__WHAT TO WORK ON__. Please recast the material below as a numbered list, leaving out any blank lines. Begin at the start of the material and stop after the line that contains "41.9 inches".

[Excerpts from a spatial reasoning dataset]
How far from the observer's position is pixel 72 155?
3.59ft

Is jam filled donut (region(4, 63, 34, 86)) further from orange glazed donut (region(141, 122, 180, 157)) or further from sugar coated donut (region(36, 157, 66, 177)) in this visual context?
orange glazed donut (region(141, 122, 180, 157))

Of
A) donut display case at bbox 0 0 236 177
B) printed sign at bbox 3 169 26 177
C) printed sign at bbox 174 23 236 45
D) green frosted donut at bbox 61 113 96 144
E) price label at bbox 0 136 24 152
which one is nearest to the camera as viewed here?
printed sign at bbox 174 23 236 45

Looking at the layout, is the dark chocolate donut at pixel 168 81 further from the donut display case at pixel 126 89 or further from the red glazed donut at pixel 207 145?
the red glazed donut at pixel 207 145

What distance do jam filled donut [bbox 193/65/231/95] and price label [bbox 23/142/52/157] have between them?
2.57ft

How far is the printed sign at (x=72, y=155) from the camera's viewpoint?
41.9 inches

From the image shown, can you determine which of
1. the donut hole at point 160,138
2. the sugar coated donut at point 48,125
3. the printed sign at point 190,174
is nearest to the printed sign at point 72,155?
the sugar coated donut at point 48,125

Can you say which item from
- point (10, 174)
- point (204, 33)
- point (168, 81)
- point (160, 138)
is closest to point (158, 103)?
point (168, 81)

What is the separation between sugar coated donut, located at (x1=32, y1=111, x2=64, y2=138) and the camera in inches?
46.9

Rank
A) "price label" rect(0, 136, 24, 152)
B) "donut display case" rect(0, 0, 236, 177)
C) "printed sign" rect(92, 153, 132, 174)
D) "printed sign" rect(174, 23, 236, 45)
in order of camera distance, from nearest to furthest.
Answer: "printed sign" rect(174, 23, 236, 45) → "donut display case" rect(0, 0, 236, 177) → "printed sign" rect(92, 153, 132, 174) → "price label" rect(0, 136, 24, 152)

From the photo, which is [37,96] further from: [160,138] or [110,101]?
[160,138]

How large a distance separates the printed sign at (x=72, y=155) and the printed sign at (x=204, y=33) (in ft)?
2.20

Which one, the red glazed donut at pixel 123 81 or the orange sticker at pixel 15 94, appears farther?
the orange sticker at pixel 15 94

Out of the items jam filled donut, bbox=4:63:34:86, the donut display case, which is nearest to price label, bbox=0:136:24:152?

__RESPONSE TO THIS TASK__.
1. How far from the observer's position is pixel 72 155?
2. 3.59ft
3. Is jam filled donut (region(4, 63, 34, 86)) further from orange glazed donut (region(141, 122, 180, 157)) or further from sugar coated donut (region(36, 157, 66, 177)) in this visual context?
4. orange glazed donut (region(141, 122, 180, 157))
5. Of
6. A) donut display case at bbox 0 0 236 177
7. B) printed sign at bbox 3 169 26 177
8. C) printed sign at bbox 174 23 236 45
9. D) green frosted donut at bbox 61 113 96 144
10. E) price label at bbox 0 136 24 152
11. which one is nearest to the camera as viewed here?
12. printed sign at bbox 174 23 236 45
13. Looking at the layout, is the dark chocolate donut at pixel 168 81 further from the donut display case at pixel 126 89 or further from the red glazed donut at pixel 207 145?
14. the red glazed donut at pixel 207 145
15. What distance do jam filled donut [bbox 193/65/231/95] and price label [bbox 23/142/52/157] have between them?
16. 2.57ft
17. How far is the printed sign at (x=72, y=155) from the camera's viewpoint?
18. 41.9 inches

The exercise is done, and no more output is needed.